▸ **Source extract**
* * * * * * *
From this uprising in Poznań, these riots – they're simply known as the Poznań events – the thing I found most shocking was news about lynchings, beatings, I'm not sure how many, a few people were killed, I think, secret police agents who'd been recognised in that crowd. As usually happens in cases like these, you can never be certain if they really are secret police agents, but whether they were or not, I was very shocked because a lynching, a murder, well, I've seen many things in my life if only because of the Uprising but that was different, a battle is not the same as lynching a person. I was utterly appalled by that yet at the same time, I thought how much hatred had accumulated if it had come to this and that really there was the danger that this might spread throughout the whole country. I have to say that I felt not fear but something more, I felt revulsion when I thought that the moment might come when someone was being lynched in front of me while I would be looking on indifferently. Well, if he's an agent he's an agent, but a agent ought to be put on trial for what he did, not beaten to a pulp when we don't even know if he was an agent, but as I say, even if he had been... That was the only element regarding Poznań that made me feel certain unease within myself when I thought, how would I behave if a person was being lynched in front of me?

Jan Józef Lipski (1926-1991) was one of Poland's best known political activists. He was also a writer and a literary critic. As a soldier in the Home Army (Armia Krajowa), he fought in the Warsaw Uprising. In 1976, following worker protests, he co-founded the Workers' Defence Committee (KOR). His active opposition to Poland's communist authorities led to his arrest and imprisonment on several occasions. In 1987, he re-established and headed the Polish Socialist Party. Two years later, he was elected to the Polish Senate. He died in 1991 while still in office. For his significant work, Lipski was honoured with the Cross of the Valorous (Krzyż Walecznych), posthumously with the Grand Cross of the Order of Polonia Restituta (1991) and with the highest Polish decoration, the Order of the White Eagle (2006).
* * * * * * *
(Dataset excerpt)
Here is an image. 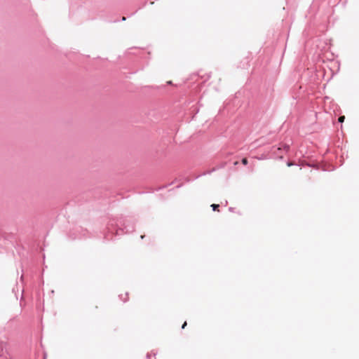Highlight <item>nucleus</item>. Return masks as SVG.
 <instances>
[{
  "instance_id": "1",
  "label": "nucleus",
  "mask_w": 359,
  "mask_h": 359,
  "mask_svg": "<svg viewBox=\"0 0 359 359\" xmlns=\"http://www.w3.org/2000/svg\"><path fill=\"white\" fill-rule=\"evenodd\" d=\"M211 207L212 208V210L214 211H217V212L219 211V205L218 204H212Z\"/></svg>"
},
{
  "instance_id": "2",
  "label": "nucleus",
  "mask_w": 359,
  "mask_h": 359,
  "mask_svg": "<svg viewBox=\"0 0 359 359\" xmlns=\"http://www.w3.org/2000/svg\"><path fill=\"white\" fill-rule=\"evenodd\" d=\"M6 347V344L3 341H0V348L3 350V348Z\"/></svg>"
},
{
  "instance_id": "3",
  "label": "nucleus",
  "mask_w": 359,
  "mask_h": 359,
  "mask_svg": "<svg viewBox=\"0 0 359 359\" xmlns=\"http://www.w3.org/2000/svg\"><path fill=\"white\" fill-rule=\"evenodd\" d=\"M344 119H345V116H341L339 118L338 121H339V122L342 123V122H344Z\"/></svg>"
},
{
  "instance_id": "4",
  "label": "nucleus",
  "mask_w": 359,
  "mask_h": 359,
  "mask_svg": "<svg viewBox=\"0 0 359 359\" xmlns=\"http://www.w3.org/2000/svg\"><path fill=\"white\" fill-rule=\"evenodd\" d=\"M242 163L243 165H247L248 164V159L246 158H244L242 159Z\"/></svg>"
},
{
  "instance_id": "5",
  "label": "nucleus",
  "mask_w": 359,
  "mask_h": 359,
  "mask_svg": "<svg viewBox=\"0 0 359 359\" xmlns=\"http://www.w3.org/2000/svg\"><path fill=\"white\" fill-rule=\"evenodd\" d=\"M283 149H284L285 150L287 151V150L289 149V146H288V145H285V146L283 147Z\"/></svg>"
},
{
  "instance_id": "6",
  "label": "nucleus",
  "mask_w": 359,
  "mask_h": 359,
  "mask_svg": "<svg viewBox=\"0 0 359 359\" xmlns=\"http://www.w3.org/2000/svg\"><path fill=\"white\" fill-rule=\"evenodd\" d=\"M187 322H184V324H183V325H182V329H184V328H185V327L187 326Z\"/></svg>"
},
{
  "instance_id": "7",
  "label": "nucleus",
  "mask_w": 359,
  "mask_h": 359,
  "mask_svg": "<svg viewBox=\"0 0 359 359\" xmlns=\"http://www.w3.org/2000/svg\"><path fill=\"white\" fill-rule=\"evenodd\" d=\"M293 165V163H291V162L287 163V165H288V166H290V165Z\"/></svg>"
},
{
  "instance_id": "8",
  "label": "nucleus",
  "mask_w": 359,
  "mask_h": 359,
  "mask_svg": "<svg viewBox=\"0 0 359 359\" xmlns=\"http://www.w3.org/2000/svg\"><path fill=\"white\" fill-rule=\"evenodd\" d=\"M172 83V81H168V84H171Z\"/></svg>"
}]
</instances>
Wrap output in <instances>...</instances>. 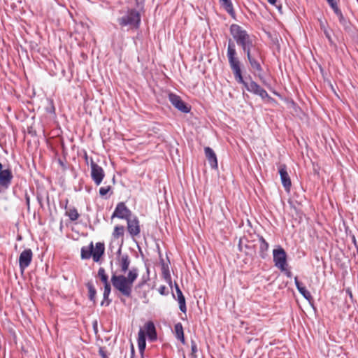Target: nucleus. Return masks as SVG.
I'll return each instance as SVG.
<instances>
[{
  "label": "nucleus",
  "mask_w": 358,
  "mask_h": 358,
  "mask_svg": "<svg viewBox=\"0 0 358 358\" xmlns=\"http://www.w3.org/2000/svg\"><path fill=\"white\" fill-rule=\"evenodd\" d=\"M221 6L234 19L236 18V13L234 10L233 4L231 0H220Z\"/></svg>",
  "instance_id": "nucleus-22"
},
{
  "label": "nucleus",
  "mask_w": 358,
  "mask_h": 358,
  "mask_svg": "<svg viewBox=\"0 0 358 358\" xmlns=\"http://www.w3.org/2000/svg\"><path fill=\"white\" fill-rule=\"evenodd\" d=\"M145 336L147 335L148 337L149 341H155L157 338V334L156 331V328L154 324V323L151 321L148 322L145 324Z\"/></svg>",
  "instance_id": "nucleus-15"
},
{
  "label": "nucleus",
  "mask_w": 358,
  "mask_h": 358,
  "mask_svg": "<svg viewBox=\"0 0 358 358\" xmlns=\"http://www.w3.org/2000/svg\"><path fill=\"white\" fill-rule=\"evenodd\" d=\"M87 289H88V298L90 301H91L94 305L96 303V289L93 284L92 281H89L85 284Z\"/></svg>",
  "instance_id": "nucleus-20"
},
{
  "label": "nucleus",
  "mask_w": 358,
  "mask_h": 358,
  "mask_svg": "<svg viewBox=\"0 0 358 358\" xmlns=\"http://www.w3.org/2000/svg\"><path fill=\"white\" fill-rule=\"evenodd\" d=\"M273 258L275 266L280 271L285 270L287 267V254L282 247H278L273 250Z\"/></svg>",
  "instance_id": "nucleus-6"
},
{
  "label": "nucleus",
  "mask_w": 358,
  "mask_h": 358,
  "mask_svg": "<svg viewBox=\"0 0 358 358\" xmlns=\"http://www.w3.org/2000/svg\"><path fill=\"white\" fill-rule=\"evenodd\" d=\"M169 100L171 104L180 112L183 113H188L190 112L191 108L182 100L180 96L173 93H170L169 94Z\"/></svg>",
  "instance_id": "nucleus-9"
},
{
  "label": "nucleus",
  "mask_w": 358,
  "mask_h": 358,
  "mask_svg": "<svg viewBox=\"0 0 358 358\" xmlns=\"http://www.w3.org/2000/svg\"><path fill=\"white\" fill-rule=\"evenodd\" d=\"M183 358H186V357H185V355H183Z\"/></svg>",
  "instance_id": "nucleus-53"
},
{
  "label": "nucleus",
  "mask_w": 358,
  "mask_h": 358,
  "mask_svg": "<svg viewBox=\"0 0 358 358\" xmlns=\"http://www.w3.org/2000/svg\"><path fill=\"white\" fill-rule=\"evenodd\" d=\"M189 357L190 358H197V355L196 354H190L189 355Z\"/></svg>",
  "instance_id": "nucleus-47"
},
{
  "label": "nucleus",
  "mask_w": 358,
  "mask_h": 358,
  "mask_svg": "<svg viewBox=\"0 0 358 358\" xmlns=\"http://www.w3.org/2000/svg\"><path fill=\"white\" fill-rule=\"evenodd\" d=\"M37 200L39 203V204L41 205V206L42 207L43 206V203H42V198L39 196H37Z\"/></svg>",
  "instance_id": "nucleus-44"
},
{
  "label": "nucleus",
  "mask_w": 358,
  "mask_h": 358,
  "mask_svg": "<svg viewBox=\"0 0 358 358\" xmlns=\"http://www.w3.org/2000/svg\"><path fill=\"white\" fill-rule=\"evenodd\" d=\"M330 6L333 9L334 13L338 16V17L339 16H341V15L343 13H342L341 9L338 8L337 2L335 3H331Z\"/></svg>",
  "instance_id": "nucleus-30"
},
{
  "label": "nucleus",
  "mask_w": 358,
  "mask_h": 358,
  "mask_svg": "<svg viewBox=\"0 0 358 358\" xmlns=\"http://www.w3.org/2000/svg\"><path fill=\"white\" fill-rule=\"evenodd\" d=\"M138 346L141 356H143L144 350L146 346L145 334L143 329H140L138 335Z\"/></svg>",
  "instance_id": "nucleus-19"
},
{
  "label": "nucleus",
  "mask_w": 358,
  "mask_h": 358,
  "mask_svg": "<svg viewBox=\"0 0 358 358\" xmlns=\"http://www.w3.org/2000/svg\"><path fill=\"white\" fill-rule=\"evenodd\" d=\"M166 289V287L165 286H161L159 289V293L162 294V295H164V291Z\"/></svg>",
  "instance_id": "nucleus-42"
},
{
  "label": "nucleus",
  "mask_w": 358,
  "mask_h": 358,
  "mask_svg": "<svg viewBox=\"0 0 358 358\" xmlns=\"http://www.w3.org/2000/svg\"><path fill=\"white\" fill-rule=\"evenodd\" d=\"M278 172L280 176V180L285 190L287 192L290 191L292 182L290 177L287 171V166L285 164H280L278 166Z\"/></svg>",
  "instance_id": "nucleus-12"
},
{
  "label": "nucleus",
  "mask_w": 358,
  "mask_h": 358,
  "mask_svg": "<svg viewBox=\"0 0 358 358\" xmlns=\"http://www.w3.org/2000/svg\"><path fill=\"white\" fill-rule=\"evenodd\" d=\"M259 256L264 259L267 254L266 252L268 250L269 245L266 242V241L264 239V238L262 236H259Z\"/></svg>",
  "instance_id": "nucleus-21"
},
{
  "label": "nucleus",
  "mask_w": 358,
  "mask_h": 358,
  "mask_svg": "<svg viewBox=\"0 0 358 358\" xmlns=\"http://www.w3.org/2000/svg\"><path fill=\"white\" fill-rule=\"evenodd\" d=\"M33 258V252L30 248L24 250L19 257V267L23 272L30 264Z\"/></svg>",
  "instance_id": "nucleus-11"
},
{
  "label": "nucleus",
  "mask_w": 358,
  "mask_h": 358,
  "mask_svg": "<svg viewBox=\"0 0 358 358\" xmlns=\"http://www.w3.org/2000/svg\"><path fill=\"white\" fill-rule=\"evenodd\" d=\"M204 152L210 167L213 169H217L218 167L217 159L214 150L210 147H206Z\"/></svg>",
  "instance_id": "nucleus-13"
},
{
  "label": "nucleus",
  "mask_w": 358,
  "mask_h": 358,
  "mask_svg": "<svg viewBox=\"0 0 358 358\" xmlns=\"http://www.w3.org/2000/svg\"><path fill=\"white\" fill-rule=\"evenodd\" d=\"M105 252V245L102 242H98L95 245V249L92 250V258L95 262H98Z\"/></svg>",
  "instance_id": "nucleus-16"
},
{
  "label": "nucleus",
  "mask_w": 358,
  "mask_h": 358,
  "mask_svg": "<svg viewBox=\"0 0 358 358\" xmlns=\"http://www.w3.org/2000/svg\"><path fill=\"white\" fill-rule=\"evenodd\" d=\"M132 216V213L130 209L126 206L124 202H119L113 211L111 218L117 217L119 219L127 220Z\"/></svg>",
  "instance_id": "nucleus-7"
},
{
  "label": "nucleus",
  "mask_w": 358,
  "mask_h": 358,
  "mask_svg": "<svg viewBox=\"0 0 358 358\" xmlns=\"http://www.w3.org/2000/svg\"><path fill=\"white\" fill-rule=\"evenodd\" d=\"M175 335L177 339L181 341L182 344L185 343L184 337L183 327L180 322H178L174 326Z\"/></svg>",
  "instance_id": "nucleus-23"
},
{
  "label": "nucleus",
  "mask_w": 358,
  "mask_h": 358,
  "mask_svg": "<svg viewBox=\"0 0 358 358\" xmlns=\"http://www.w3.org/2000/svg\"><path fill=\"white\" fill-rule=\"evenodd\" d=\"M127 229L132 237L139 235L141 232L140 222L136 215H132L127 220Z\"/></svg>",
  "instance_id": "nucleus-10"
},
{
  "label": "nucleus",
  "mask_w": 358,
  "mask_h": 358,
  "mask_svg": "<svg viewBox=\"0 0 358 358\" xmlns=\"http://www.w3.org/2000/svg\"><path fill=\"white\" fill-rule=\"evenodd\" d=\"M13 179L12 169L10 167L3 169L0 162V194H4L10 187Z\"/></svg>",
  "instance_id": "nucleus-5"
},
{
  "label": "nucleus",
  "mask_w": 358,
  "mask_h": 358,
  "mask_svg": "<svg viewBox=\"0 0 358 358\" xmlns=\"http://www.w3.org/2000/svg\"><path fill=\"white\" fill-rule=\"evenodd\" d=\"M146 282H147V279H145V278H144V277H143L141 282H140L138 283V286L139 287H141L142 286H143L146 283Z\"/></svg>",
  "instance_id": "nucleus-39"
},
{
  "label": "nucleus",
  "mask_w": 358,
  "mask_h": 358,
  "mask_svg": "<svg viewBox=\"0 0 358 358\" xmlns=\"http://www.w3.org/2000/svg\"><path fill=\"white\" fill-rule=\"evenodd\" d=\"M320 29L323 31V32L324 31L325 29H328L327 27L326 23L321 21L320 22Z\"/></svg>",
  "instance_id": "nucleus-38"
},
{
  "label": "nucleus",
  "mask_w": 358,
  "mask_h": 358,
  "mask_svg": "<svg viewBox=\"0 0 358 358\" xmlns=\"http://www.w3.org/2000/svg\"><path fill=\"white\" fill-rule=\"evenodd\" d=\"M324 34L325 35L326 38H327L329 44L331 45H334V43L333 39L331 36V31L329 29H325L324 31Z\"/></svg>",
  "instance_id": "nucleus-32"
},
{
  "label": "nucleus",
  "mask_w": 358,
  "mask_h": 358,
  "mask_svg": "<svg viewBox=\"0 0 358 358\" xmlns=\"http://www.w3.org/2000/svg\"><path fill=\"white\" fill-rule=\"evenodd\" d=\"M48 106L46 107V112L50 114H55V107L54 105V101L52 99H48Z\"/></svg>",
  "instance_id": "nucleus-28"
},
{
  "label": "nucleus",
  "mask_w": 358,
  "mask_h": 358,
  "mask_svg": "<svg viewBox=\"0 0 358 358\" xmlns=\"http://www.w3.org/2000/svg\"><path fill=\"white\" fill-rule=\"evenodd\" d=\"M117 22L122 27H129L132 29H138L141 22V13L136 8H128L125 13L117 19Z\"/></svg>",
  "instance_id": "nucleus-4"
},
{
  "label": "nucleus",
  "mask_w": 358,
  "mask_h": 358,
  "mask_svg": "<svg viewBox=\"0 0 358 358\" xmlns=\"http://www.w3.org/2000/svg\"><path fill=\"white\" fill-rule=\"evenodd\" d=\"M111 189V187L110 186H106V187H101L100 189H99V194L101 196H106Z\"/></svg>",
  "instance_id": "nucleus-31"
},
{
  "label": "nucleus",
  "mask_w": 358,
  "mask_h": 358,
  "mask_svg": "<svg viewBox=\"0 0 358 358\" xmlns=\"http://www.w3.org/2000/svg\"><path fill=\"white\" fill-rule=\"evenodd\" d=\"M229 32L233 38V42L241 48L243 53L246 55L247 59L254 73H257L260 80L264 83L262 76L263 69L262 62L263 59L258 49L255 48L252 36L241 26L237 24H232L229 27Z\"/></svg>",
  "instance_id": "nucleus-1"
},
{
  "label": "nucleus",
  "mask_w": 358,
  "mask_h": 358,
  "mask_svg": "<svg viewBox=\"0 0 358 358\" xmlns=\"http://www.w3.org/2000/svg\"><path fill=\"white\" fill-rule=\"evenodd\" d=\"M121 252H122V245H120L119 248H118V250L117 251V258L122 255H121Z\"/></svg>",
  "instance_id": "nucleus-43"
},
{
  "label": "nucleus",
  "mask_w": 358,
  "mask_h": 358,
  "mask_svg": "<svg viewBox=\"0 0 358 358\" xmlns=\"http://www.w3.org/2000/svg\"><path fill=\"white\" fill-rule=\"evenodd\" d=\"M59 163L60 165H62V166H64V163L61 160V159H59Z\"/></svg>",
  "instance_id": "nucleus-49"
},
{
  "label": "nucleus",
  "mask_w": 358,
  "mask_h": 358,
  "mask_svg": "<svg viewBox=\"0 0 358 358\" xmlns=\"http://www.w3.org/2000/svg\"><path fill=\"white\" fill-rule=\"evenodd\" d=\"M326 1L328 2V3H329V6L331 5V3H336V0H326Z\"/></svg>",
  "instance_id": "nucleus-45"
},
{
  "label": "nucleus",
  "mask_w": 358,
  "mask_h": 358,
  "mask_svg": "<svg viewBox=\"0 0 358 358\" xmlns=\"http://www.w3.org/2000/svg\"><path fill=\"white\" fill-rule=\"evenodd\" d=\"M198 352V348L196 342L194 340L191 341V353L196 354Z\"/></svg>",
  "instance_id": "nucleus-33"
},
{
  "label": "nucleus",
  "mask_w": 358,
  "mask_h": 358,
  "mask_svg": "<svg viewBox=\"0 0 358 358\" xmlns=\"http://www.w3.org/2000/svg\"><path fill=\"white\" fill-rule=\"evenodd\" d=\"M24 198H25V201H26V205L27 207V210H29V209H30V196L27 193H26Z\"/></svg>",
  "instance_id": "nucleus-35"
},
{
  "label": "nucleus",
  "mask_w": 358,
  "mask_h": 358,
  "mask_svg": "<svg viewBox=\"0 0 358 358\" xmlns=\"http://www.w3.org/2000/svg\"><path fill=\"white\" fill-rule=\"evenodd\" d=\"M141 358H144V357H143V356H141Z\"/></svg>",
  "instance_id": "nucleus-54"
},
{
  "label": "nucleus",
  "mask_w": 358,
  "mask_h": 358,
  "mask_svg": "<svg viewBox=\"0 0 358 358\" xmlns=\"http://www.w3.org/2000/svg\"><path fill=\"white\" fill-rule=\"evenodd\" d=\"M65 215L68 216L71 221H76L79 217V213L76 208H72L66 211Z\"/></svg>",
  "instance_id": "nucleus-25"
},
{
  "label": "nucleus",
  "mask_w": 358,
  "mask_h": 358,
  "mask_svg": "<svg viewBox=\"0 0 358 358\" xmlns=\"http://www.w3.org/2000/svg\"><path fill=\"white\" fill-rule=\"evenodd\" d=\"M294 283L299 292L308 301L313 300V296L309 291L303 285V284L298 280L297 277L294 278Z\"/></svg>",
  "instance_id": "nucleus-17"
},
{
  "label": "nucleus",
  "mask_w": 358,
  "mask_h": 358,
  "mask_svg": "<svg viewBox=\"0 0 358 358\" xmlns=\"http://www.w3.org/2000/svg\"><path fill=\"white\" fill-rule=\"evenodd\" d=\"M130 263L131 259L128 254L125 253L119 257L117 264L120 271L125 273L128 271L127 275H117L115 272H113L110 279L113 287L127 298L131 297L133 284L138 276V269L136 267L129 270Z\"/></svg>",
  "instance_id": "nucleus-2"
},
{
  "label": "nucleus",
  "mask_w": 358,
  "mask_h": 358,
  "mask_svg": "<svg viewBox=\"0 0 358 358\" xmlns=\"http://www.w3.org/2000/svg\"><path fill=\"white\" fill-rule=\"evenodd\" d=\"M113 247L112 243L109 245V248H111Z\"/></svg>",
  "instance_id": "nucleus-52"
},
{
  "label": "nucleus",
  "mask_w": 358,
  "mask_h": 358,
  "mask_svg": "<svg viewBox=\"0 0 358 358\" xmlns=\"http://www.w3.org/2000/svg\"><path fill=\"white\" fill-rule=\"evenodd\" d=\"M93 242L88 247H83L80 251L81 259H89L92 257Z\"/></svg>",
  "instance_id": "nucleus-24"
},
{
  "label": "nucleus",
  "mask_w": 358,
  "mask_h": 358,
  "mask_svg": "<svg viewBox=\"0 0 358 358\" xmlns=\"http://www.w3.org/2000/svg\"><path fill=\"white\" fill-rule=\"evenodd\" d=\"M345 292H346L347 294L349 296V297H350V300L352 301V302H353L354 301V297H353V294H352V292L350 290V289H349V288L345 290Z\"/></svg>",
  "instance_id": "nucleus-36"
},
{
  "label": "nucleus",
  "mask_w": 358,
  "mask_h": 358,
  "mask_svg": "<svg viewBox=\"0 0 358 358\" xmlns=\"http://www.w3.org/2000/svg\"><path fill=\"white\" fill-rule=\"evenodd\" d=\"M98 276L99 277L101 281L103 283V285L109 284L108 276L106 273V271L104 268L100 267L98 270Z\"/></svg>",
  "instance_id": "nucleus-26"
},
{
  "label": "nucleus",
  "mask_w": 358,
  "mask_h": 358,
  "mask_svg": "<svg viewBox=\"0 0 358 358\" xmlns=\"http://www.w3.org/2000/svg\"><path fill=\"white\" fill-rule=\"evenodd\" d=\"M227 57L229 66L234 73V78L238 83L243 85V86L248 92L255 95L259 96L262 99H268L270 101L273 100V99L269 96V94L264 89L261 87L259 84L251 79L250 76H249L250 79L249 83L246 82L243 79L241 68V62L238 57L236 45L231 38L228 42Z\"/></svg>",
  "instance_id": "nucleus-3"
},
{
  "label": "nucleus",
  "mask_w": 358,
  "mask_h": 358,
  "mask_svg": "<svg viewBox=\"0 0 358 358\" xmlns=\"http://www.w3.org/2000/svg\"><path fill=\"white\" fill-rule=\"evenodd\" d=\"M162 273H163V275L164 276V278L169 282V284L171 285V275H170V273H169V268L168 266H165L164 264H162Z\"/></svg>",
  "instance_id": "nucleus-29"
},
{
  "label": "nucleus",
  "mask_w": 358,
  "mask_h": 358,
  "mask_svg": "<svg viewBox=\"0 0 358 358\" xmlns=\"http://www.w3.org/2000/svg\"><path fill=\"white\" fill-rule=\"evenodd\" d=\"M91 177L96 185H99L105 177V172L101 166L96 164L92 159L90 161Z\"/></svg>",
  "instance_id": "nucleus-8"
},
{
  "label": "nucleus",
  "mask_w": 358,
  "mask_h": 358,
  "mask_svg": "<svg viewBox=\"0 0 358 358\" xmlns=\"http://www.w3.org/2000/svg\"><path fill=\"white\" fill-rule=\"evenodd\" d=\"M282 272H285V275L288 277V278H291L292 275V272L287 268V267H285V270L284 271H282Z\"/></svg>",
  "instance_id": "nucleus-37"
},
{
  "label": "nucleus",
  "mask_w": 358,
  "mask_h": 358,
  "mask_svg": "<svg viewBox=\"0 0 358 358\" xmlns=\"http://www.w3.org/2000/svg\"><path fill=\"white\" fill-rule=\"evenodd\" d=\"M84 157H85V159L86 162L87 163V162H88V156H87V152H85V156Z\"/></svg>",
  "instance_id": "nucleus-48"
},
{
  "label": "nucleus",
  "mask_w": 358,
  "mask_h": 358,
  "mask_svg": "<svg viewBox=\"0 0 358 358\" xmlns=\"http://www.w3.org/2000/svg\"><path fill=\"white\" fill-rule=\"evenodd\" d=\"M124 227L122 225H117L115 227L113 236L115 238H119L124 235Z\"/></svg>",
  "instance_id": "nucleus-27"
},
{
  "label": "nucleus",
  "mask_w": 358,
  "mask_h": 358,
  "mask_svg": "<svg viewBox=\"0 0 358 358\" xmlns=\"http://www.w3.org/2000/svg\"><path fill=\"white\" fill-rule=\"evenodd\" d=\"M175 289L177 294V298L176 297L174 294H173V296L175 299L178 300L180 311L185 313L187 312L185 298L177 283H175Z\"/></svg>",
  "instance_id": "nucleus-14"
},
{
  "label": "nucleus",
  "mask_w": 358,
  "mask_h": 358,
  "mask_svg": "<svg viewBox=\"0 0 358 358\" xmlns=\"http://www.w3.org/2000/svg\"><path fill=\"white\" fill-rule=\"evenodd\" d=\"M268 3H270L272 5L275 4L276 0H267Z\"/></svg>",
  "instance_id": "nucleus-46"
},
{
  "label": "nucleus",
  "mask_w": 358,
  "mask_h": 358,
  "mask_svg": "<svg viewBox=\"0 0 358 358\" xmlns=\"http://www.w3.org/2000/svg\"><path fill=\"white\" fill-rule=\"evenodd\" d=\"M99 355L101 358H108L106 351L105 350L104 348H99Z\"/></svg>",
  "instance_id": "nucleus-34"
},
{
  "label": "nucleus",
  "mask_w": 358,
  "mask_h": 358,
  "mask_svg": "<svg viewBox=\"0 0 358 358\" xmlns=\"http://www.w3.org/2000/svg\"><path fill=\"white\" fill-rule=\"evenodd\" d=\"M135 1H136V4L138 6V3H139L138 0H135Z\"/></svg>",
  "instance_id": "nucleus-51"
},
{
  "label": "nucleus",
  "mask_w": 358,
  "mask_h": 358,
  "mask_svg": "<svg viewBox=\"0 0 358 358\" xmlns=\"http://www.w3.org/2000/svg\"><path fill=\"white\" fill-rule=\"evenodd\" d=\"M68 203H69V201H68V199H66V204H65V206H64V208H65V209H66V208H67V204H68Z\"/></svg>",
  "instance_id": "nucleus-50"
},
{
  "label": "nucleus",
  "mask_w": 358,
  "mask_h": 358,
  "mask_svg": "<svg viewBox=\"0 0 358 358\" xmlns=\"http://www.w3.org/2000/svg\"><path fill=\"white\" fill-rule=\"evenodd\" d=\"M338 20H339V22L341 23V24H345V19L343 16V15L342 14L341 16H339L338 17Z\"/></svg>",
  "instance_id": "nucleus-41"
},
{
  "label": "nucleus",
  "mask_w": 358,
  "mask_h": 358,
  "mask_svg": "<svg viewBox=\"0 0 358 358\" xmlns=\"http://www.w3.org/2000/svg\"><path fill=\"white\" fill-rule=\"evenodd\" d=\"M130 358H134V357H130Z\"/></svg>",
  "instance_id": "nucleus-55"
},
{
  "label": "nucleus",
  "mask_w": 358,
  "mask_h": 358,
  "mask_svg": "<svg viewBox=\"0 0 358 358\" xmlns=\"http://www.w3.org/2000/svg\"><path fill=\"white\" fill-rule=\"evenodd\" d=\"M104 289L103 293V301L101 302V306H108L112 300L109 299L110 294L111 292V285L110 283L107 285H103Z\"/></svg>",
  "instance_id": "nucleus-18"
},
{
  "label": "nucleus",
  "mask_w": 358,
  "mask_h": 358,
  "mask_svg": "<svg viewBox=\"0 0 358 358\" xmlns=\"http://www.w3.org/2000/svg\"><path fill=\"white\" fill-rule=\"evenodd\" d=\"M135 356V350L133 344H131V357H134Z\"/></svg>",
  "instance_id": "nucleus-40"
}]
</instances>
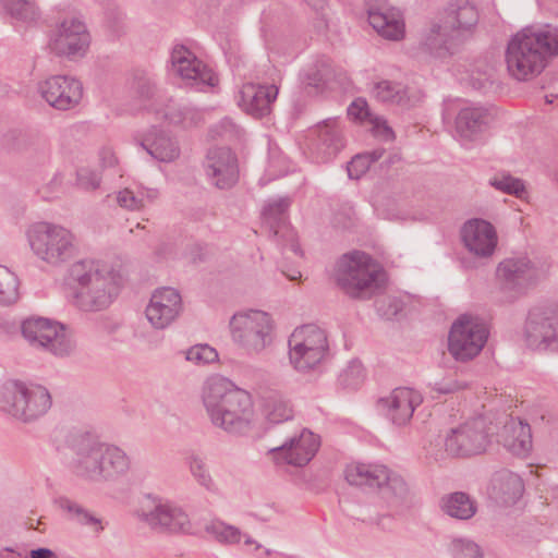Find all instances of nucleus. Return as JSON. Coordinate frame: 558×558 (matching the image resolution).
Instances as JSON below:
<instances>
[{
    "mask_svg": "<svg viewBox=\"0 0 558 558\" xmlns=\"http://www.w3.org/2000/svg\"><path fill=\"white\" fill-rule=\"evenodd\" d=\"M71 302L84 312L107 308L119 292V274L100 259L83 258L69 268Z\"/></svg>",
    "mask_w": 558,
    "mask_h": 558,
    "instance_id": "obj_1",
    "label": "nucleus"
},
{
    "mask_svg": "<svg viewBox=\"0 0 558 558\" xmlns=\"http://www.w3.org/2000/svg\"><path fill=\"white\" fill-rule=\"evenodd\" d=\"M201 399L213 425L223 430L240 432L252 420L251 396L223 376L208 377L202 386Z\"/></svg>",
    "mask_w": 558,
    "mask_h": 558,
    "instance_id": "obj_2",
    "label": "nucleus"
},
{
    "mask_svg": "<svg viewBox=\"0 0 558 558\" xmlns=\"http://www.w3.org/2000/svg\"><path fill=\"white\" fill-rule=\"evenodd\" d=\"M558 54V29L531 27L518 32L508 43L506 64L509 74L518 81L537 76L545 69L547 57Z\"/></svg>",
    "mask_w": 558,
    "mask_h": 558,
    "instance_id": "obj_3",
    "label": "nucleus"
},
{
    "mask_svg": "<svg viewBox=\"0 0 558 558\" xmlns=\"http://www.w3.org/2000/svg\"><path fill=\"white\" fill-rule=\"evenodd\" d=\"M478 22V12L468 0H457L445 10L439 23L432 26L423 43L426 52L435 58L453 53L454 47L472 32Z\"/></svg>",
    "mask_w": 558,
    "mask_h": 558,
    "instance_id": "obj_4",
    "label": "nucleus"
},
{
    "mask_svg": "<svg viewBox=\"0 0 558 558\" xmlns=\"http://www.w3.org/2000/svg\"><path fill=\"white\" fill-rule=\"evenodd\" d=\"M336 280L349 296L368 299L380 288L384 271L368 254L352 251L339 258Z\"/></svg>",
* * * * * * *
▸ **Task directions**
Copy word for word the part of the Poznań account running from "Jan Józef Lipski" to "White Eagle (2006).".

▸ **Finished answer**
Jan Józef Lipski (1926-1991) was one of Poland's best known political activists. He was also a writer and a literary critic. As a soldier in the Home Army (Armia Krajowa), he fought in the Warsaw Uprising. In 1976, following worker protests, he co-founded the Workers' Defence Committee (KOR). His active opposition to Poland's communist authorities led to his arrest and imprisonment on several occasions. In 1987, he re-established and headed the Polish Socialist Party. Two years later, he was elected to the Polish Senate. He died in 1991 while still in office. For his significant work, Lipski was honoured with the Cross of the Valorous (Krzyż Walecznych), posthumously with the Grand Cross of the Order of Polonia Restituta (1991) and with the highest Polish decoration, the Order of the White Eagle (2006).